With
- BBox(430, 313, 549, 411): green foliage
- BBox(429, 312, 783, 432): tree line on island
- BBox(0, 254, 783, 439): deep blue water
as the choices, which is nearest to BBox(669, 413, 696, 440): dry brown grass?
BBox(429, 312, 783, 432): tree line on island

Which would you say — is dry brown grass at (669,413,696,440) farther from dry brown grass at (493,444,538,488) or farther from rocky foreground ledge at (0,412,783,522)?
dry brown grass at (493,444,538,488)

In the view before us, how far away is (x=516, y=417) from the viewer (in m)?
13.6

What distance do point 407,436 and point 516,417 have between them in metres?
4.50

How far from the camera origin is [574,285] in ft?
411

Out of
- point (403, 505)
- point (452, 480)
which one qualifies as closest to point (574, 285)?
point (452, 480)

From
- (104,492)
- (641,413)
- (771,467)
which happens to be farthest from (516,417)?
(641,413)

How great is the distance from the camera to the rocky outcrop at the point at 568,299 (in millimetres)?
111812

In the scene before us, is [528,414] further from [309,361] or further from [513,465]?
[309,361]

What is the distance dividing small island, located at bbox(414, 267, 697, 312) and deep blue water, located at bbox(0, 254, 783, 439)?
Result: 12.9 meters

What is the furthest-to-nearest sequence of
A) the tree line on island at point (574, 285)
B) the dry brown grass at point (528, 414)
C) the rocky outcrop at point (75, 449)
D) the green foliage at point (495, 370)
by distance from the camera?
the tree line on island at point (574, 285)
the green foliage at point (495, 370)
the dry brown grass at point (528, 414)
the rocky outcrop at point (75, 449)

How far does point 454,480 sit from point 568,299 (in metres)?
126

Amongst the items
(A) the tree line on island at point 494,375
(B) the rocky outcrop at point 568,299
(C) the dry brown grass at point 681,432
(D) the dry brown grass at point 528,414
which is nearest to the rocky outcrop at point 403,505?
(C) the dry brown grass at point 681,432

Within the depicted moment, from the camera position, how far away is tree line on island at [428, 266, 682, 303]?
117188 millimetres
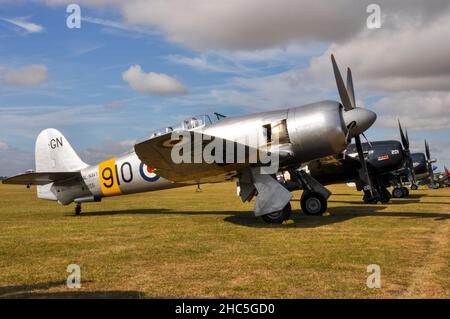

┄┄┄┄┄┄┄┄┄┄┄┄┄┄┄┄┄┄┄┄

EXERCISE
Reproduce the listing word for word from the line containing "What is the furthest-to-nearest sequence of" through the end of the listing, both ends included, leaving out the pictures.

EXERCISE OUTPUT
What is the furthest-to-nearest sequence of
A) the tree line on island at point (574, 285)
B) the dry brown grass at point (528, 414)
C) the rocky outcrop at point (75, 449)
D) the green foliage at point (495, 370)
by distance from the camera?
the tree line on island at point (574, 285)
the green foliage at point (495, 370)
the dry brown grass at point (528, 414)
the rocky outcrop at point (75, 449)

How far does point 454,480 sit from point 568,299 (in metres)?
126

Amongst the items
(A) the tree line on island at point 494,375
(B) the rocky outcrop at point 568,299
(C) the dry brown grass at point 681,432
(D) the dry brown grass at point 528,414
which is nearest to the rocky outcrop at point 403,505?
(C) the dry brown grass at point 681,432

Within the depicted moment, from the camera position, how far away is tree line on island at [428, 266, 682, 303]?
117188 millimetres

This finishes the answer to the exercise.